Assuming VL effects occur after VOT effects in sentential context, there are several possible relationships between these cues and SR. First, SR effects could precede VOT effects. If this is the case, we would predict a difference in fixations to /b/- and /p/-items as a function of SR (i.e., more /p/ fixations at fast SRs; more /b/ fixations at slow SRs) early in the time-course, and differences as a function of VOT at a later time. This would suggest that SR serves as a bias: fast speech biases the system toward voiceless items such that shorter VOTs can activate them. This is the prediction of cue-integration and exemplar models. In this case, SR serves (like VL) as another cue to voicing. This is similar to how normalized a posteriori probability models use bias terms to handle coarticulation (Nearey, 1990), how models of word frequency use pre-activation to simulate higher likelihoods (McClelland and Rumelhart, 1981; Marslen-Wilson, 1990; though see Dahan, Magnuson, & Tanenhaus, 2001), how exemplar models handle talker specificity (Goldinger, 1998), and how Bayesian approaches might implement SR as a prior probability on voicing judgments.

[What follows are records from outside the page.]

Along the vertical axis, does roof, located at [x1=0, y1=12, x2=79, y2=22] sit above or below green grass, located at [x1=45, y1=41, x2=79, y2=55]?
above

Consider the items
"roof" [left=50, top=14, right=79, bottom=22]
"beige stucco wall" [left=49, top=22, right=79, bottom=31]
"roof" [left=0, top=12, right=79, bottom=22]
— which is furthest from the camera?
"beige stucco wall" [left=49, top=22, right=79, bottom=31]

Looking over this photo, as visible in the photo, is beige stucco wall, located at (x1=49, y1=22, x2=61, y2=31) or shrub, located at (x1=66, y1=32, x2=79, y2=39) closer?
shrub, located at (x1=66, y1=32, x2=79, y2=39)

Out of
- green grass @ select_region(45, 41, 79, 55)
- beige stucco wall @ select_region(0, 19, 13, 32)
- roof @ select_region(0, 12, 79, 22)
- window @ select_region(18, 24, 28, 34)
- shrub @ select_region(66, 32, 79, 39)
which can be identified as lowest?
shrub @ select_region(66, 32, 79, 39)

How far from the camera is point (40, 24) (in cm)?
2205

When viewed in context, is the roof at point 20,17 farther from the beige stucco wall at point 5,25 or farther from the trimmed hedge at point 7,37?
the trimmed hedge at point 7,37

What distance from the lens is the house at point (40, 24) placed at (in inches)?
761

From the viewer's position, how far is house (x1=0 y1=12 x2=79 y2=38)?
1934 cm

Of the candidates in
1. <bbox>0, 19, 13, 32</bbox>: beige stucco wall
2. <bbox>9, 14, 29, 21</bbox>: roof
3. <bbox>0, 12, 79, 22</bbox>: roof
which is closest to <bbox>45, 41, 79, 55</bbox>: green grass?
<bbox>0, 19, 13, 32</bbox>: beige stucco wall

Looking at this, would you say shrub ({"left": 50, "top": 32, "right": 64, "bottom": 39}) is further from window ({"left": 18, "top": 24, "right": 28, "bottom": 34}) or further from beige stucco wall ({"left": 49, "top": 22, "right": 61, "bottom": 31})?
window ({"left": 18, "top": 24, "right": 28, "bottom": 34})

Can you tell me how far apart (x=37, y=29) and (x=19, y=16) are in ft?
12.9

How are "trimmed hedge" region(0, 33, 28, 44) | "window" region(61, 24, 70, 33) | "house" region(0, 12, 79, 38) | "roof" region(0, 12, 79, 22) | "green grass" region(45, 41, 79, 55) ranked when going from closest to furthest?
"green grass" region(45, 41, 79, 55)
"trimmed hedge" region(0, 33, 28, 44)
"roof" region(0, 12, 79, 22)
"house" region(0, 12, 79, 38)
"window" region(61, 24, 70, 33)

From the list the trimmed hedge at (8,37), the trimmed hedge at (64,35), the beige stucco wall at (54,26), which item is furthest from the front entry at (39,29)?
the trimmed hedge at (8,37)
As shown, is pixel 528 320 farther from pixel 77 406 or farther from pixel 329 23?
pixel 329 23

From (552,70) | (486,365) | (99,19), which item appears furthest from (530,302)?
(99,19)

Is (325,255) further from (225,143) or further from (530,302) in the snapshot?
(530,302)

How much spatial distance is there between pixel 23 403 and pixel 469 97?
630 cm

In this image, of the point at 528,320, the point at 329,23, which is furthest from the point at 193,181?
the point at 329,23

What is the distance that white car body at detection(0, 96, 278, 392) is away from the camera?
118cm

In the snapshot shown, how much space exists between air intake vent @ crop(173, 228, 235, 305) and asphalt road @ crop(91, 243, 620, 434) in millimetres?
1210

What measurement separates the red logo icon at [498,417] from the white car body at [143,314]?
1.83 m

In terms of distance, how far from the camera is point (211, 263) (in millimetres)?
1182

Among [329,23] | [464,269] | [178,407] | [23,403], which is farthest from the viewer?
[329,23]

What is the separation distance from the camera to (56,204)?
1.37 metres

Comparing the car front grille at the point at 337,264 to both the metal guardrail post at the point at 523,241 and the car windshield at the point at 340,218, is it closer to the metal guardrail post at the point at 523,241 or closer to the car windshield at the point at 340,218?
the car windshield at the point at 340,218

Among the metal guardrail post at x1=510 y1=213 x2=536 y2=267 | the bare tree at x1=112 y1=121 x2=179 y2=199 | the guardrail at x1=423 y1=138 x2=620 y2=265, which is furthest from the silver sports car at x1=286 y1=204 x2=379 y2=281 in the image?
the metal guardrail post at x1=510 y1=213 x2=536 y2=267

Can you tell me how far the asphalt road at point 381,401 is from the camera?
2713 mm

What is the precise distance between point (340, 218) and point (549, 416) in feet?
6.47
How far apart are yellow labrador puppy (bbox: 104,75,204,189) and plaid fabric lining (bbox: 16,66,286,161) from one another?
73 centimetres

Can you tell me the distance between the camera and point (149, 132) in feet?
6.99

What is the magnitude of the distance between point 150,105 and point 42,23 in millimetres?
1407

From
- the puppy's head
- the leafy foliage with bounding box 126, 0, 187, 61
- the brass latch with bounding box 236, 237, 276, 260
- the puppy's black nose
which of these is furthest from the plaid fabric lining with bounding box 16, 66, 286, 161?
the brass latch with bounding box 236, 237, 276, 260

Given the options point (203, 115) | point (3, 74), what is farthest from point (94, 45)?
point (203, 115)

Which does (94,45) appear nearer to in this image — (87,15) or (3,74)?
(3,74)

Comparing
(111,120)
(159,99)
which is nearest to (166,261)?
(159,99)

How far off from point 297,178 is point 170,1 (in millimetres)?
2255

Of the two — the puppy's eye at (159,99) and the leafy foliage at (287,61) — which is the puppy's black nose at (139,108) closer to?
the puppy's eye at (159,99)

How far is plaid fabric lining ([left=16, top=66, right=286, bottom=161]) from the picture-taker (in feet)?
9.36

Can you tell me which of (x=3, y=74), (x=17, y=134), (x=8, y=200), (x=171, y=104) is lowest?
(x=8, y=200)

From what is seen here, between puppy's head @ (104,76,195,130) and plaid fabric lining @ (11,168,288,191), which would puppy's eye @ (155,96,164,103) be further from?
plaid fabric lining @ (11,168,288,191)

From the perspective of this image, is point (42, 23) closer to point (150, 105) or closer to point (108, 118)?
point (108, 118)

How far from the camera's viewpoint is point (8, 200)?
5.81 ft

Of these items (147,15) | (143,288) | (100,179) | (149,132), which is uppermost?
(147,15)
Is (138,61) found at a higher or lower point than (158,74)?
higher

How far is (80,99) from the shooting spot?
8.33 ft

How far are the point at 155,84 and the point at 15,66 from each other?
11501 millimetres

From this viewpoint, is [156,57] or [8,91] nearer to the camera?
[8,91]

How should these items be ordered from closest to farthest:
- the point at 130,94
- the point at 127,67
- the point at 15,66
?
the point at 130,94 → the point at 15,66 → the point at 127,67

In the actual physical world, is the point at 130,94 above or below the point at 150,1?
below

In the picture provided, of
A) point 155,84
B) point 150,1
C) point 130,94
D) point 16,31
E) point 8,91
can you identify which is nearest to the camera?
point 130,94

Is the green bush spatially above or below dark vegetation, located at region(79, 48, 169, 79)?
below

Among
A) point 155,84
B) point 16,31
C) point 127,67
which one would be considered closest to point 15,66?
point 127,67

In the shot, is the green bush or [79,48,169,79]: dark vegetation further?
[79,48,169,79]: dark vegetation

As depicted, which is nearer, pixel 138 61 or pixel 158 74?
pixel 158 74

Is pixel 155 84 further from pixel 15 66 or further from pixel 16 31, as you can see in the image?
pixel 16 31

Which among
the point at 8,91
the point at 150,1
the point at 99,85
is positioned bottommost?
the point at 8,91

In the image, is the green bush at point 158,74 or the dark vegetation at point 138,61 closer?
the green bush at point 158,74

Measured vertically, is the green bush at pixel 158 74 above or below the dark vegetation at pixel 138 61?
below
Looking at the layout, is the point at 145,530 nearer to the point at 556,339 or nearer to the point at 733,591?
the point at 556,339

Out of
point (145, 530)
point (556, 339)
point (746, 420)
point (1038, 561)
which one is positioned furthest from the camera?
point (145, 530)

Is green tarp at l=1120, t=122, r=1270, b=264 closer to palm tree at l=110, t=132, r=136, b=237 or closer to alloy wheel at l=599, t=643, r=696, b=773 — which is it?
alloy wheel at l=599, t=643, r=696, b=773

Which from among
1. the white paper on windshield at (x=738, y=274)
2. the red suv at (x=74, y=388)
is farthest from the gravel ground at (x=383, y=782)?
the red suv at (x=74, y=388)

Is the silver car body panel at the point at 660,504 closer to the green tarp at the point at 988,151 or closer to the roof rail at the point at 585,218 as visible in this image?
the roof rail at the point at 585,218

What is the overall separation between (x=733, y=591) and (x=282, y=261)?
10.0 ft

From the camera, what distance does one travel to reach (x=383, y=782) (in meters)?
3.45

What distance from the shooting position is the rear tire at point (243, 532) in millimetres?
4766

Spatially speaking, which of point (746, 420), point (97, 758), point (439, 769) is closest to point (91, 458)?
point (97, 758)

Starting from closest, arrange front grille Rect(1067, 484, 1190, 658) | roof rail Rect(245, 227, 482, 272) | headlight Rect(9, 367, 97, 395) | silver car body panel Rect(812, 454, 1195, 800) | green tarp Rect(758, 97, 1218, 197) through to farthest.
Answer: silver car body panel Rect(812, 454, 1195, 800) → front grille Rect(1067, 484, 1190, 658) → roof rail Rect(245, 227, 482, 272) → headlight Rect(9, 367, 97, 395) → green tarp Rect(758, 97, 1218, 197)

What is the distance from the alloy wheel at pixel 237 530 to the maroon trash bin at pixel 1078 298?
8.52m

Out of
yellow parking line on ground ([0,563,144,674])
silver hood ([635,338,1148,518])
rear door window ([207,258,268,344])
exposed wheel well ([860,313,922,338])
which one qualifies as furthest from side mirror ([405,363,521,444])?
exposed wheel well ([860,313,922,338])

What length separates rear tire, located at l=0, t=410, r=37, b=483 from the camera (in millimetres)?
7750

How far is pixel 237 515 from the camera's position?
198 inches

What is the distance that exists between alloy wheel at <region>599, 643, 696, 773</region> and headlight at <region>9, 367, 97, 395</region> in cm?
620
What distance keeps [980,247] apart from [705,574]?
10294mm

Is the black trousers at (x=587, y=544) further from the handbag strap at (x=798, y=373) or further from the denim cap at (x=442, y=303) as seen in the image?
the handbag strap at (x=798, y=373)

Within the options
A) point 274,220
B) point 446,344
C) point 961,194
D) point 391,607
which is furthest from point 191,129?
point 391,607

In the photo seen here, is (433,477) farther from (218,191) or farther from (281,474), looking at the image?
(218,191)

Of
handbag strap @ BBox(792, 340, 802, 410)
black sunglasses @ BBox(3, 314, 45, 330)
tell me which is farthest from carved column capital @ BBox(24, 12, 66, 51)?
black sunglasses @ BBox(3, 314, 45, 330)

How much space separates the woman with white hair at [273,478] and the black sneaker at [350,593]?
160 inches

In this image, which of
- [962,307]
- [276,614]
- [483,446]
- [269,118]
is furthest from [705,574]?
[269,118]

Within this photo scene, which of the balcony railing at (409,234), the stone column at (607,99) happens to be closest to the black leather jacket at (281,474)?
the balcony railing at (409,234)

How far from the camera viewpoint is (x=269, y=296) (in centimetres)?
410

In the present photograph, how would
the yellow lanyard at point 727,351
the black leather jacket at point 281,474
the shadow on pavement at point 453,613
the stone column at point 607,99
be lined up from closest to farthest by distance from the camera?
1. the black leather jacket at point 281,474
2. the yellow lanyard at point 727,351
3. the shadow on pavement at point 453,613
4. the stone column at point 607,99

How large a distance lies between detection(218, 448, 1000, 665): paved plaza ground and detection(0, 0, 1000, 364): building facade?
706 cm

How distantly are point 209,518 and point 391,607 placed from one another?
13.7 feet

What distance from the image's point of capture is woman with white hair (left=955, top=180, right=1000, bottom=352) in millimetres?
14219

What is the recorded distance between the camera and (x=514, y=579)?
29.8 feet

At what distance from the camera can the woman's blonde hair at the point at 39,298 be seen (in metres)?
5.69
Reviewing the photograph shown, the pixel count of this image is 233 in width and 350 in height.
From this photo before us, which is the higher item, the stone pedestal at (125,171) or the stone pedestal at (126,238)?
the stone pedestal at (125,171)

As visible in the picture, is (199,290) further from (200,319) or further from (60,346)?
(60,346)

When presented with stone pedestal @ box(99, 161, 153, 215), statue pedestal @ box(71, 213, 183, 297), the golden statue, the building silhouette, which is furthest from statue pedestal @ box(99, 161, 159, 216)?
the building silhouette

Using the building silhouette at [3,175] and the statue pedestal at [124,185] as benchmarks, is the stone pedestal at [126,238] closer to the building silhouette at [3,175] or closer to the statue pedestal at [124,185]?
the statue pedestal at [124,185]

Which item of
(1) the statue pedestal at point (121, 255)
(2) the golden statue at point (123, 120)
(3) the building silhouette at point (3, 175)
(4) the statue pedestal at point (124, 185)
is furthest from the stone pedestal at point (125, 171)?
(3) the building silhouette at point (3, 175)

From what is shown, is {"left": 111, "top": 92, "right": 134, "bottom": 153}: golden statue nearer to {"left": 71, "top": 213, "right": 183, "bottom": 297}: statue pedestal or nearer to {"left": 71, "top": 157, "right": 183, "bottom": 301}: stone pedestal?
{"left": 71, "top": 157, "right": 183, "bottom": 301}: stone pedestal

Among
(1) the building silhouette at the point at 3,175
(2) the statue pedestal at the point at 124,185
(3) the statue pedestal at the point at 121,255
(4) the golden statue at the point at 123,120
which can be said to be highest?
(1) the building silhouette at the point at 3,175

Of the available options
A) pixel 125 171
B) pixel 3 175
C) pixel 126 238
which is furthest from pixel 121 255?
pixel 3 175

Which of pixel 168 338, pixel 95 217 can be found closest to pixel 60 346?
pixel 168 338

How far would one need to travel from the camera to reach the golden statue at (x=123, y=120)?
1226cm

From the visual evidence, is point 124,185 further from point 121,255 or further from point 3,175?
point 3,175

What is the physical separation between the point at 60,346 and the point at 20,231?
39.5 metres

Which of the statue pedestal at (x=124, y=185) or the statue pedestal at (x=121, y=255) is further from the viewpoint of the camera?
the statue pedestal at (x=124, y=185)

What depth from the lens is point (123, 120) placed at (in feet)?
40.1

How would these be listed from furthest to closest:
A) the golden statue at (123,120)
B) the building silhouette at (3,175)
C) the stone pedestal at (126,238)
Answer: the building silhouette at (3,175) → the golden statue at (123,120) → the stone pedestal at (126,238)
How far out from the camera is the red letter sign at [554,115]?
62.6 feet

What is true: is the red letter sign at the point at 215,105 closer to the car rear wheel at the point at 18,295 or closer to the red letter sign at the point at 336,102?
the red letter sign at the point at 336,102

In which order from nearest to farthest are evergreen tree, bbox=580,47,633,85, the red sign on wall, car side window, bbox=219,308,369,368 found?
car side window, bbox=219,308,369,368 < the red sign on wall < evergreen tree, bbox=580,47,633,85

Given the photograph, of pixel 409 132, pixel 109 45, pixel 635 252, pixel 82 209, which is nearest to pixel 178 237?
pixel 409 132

Second, it is possible that SR effects will occur after VOT and coincidently with VL. That is, differences in fixations as a function of SR and VL could be observed at the same point in time (subsequent to VOT-related differences). This would suggest that the system buffers SR until VL is available (rather than using it to adjust how VOT is used). Given that vowel durations are likely to be salient differences in SR, this could favor an auditory account in which similar cues interact (Lotto & Kluender, 1998; Holt, 2005). The direction of the effect could reveal whether they interact contrastively (e.g., a short VL at a slow SR seems even shorter) or additively (a short VL and slow SR cancel out).
Finally, SR could have an effect at the same time as VOT and prior to VL. This would be consistent with approaches that treat SR as a true context effect that is used as soon as cues that must undergo compensation (here, VOT) are available, regardless of their acoustic similarity. It would also provide a counterpoint to evidence from VL that rate compensation can be handled using only cue-integration approaches (although, as we discuss, it doesn't rule out certain forms). Instead, an effect of SR that is coincident with VOT would support explicit-compensation approaches where SR modulates VOT encoding or is used to alter the VOT boundary.
Experiment 1: Effects of VOT and vowel length
Before examining the effect of sentential rate, we must confirm that previous findings hold for stimuli in sentential context. This experiment serves three purposes: (1) it provides a conceptual replication of Toscano and McMurray (2012); (2) it establishes that this paradigm can be used with stimuli in sentential context; and (3) most importantly, it allows us to evaluate whether listeners use VL when they have a robust estimate of rate from the preceding sentence.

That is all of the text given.